-- BEGIN --

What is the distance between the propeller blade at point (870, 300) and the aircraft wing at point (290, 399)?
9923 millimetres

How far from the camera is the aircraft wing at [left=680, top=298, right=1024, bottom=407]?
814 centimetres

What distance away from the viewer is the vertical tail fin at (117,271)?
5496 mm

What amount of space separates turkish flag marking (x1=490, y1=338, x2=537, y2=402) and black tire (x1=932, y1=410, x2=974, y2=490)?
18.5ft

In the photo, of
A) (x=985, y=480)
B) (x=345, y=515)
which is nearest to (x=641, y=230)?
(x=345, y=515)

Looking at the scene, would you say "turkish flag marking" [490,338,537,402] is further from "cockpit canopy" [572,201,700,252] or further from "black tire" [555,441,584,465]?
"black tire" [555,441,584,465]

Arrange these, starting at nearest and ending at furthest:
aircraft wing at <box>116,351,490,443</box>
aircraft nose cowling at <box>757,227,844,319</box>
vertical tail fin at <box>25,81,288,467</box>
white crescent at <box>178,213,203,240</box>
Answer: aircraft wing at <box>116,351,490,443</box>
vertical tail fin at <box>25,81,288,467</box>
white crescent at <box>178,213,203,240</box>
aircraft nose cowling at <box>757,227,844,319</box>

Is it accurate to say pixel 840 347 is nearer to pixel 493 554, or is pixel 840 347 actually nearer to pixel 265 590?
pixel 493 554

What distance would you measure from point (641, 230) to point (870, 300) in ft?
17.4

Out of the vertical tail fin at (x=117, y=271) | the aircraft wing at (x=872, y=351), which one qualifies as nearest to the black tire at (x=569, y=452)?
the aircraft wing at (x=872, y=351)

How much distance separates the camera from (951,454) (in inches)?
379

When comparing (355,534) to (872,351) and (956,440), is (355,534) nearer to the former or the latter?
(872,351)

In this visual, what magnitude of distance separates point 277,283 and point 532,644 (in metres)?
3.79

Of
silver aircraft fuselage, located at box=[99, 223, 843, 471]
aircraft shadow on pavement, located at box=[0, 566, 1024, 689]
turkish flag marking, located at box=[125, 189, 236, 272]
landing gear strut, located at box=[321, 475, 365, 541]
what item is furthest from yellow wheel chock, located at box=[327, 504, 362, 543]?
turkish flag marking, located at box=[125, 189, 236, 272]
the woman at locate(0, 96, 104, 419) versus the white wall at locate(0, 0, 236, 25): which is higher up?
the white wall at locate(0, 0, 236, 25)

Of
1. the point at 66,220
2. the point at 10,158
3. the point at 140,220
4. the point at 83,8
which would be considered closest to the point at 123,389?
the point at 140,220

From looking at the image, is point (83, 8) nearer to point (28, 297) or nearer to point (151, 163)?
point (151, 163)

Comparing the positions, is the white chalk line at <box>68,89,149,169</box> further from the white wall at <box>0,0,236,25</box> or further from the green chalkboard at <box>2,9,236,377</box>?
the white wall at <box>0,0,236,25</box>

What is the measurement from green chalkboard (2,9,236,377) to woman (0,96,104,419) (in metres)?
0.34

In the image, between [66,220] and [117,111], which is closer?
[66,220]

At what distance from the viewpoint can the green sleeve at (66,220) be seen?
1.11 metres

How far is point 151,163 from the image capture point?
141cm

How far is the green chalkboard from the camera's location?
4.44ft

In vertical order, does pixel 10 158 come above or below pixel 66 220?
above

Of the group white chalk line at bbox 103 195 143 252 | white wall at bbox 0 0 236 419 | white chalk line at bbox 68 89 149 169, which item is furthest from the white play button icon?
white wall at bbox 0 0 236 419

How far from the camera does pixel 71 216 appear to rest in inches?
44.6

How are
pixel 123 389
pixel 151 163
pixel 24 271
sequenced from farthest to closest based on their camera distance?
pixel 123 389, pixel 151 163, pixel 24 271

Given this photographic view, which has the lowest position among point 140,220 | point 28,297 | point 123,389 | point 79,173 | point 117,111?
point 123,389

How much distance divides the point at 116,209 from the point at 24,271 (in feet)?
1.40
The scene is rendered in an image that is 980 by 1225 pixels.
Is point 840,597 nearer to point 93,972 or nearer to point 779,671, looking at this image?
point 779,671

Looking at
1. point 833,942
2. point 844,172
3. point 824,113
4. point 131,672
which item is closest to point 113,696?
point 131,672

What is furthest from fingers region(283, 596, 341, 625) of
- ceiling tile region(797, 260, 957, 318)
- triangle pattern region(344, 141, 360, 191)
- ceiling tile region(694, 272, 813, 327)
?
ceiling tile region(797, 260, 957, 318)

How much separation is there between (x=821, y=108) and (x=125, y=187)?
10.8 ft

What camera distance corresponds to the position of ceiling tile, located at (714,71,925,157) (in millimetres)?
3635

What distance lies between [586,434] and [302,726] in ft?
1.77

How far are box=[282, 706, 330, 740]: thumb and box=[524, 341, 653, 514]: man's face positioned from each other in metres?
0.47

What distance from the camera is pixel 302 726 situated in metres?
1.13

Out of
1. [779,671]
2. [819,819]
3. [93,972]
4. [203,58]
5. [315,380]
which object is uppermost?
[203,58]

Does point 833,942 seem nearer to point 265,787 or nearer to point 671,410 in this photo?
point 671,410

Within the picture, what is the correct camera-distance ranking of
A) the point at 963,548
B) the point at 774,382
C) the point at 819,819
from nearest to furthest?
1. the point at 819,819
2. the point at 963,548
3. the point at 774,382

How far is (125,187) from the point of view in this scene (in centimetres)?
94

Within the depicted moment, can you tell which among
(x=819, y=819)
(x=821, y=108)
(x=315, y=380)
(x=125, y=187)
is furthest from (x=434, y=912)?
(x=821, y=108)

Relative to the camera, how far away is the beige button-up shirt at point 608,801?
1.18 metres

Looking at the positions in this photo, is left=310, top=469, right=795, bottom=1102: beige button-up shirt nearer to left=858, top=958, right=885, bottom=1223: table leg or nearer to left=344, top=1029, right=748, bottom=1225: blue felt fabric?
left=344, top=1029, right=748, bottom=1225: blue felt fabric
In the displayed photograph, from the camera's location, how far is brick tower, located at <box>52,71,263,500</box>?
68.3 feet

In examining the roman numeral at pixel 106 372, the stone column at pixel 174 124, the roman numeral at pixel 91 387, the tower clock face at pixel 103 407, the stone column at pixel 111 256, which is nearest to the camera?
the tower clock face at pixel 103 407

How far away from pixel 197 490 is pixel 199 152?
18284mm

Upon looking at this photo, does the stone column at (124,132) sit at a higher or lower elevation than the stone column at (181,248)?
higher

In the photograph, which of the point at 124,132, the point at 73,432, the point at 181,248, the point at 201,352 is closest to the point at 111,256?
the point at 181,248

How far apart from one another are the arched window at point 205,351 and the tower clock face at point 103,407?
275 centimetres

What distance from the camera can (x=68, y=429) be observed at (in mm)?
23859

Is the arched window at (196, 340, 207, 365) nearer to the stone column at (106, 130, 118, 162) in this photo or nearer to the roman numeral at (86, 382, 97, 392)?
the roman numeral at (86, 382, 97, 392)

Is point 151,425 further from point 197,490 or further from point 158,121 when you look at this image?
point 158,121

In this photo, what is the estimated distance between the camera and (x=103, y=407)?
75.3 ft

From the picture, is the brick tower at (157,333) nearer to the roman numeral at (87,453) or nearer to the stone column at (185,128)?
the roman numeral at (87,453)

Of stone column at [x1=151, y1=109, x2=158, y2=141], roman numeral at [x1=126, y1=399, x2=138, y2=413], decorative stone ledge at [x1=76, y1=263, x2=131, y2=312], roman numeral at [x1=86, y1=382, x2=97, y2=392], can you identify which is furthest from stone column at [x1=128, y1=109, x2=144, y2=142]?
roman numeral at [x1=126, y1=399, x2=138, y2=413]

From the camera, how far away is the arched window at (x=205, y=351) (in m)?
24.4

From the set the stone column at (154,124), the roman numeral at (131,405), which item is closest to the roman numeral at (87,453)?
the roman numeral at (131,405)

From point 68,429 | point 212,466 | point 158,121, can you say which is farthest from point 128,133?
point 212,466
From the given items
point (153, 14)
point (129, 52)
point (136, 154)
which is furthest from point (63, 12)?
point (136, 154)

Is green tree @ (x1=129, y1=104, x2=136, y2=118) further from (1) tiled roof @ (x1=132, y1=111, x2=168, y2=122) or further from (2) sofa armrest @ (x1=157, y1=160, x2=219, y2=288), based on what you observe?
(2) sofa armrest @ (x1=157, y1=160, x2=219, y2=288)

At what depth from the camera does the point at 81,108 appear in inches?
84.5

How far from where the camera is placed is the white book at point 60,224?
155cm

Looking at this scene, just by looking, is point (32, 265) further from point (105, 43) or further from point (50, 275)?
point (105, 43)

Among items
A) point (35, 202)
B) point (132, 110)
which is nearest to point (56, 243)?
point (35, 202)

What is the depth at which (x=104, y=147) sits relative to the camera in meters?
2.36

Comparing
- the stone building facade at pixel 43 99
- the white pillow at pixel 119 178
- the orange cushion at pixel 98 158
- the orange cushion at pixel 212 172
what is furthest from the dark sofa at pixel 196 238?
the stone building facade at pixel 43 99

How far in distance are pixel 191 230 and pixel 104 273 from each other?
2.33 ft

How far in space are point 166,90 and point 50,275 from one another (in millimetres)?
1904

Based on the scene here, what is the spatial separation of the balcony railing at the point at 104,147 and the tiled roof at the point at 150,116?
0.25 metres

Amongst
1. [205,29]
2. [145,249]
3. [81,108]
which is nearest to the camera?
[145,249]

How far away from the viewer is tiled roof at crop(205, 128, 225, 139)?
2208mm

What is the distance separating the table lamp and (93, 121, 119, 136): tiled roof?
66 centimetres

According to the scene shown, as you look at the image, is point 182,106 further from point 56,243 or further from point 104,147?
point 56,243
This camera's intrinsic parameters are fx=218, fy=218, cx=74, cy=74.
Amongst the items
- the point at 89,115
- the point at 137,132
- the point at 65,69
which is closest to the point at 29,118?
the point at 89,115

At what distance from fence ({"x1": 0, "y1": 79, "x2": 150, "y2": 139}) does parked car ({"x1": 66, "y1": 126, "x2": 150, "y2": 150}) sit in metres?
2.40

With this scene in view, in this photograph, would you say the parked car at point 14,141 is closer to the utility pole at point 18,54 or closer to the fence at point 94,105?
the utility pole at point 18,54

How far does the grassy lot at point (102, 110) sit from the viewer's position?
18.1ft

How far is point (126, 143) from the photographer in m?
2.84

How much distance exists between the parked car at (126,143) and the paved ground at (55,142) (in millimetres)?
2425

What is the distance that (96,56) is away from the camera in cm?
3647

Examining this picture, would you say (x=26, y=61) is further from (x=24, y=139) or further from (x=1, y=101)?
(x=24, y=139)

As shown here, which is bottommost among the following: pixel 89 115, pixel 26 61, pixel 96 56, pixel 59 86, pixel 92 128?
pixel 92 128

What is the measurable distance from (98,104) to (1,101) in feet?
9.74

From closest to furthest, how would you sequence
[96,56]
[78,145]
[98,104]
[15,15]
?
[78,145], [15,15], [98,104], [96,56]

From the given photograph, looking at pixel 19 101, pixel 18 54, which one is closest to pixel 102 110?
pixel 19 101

-- END --

• **JOB**
Edit the records from the line containing "This camera's intrinsic" through the end, replacing "parked car" with "parked vehicle" and leaving everything else unchanged.

• **OUTPUT FOR THIS TASK**
This camera's intrinsic parameters are fx=218, fy=218, cx=74, cy=74.
Amongst the items
- the point at 89,115
- the point at 137,132
- the point at 65,69
which is closest to the point at 29,118?
the point at 89,115

At what distance from fence ({"x1": 0, "y1": 79, "x2": 150, "y2": 139}) does parked vehicle ({"x1": 66, "y1": 126, "x2": 150, "y2": 150}) sit in metres?
2.40

With this scene in view, in this photograph, would you say the parked vehicle at point 14,141 is closer to the utility pole at point 18,54 or closer to the fence at point 94,105?
the utility pole at point 18,54

How far does the grassy lot at point (102, 110) sit from the viewer's position?
18.1ft

How far is point (126, 143) from the photographer in m?
2.84

How much distance exists between the parked vehicle at (126,143) and the paved ground at (55,142) (in millimetres)?
2425

What is the distance that (96,56) is away from the camera in cm?
3647

Examining this picture, would you say (x=26, y=61) is further from (x=24, y=139) or further from (x=1, y=101)?
(x=24, y=139)

As shown here, which is bottommost among the following: pixel 89 115, pixel 26 61, pixel 96 56, pixel 59 86, pixel 92 128?
pixel 92 128

What is the measurable distance from (98,104) to (1,101) in feet?
9.74

From closest to furthest, how would you sequence
[96,56]
[78,145]
[98,104]
[15,15]
?
[78,145], [15,15], [98,104], [96,56]

From the given photograph, looking at pixel 19 101, pixel 18 54, which one is closest to pixel 102 110?
pixel 19 101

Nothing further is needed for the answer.